Album Review – Starboy by The Weeknd

Album Review - Starboy by The Weeknd

Maddie Fossitt

When The Weeknd first emerged from the shadows in 2012, stardom didn’t seem possible for this angsty underdog. The stories he told were not the words of a pop star, and the world he crafted didn’t resemble a Disney palace. On his last album Beauty Behind the Madness, The Weeknd left behind his original moody sound for a more mainstream, accessible sound. He was able to go pop without losing what made him so captivating – being a child of the darkness.

Beauty Behind the Madness (BBTM) was Abel Tesfaye’s introduction to the radio and Billboard charts, and there was no denying that a new star was born. A year after BBTM’s success, Tesfaye cut his signature locks and gave his fans a new single “Starboy.” Unlike his previous projects, the single has an upbeat groove and gives insight into his new lavish lifestyle. It is clear that stardom has changed his life, and that his new album would be focused around this revelation. How does a man who once wore mystery like a cloak transition into the life of an ant underneath a microscope?
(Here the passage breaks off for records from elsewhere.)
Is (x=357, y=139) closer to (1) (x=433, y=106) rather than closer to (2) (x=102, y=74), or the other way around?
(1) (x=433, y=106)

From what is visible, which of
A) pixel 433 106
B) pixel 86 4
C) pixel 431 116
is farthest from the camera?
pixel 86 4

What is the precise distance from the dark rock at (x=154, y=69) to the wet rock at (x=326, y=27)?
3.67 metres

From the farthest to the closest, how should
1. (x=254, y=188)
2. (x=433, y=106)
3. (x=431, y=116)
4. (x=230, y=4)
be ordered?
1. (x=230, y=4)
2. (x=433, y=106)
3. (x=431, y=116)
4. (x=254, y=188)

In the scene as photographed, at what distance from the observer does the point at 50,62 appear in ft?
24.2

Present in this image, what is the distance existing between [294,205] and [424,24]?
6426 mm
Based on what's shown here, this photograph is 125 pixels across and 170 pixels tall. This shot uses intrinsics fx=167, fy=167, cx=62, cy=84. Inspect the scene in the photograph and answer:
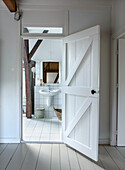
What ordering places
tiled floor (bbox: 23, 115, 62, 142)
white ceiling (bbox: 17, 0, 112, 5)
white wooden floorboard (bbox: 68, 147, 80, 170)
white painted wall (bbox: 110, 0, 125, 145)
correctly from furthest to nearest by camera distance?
tiled floor (bbox: 23, 115, 62, 142) → white ceiling (bbox: 17, 0, 112, 5) → white painted wall (bbox: 110, 0, 125, 145) → white wooden floorboard (bbox: 68, 147, 80, 170)

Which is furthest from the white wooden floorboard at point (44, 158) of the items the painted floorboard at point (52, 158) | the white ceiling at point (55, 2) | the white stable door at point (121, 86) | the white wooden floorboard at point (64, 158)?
the white ceiling at point (55, 2)

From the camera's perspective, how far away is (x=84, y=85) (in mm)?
2846

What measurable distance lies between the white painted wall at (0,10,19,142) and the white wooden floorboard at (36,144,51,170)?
2.10 ft

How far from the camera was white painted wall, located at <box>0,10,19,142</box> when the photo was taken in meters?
3.32

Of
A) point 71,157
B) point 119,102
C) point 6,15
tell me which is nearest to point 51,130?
point 71,157

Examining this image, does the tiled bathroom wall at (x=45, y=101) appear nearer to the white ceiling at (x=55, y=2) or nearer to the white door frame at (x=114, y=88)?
the white door frame at (x=114, y=88)

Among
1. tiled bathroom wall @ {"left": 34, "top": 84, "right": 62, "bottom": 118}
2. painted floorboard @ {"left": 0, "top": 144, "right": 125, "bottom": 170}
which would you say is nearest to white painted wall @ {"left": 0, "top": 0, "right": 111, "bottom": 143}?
painted floorboard @ {"left": 0, "top": 144, "right": 125, "bottom": 170}

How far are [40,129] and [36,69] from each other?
93.6 inches

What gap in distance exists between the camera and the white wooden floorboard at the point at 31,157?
2434 mm

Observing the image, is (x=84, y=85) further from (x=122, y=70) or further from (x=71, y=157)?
(x=71, y=157)

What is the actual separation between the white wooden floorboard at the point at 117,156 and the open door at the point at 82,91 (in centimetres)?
37

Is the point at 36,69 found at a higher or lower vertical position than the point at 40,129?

Instead of breaking the album into 18 different tracks, The Weeknd masterfully creates a cohesive narrative. Starboy shows that he is not stuck in the past and does not care to be the artist he once was. At times the album feels too repetitive or long-winded, but the high moments show he is a true pop force to be reckoned with. The old Weeknd is still there underneath the interstellar soul and feverish R&B. The music still has a sense of self-indulgence and a sprinkle of paranoia, but he has decided to take a step into the spotlight. Whereas BBTM was his pop arrival, Starboy is his declaration to stay.

Unlike his other albums, Starboy has multiple features from artists like Daft Punk, Kendrick Lamar, Lana Del Rey and Future. The Weeknd has been compared to Michael Jackson and Prince because of his unique stylistic choices and voice, and on songs like “True Colors” and “I Feel It Coming,” their influence is evident in the songs’ cheerier sound. Tesfaye is sticking to his roots, but branching into mainstream territory with songs like “Starboy” and “False Alarm” that suggest a bigger, bolder and more in-your-face style.  It is evident that the Weeknd is transitioning into the role of a pop star, but for those who appreciated his gloomy perspective, it is reassuring to hear about his struggles growing up fatherless, running out of tears and having to live up to a reputation.

The Weeknd is not following the footsteps of his contemporaries. He is a star in his own right, and Starboy reveals more of Tesfaye’s life story, which is a sign that he is more comfortable with himself and place in the spotlight than ever before. This album may be difficult to digest in one listen, but the Weeknd’s true fans will appreciate his artistic growth.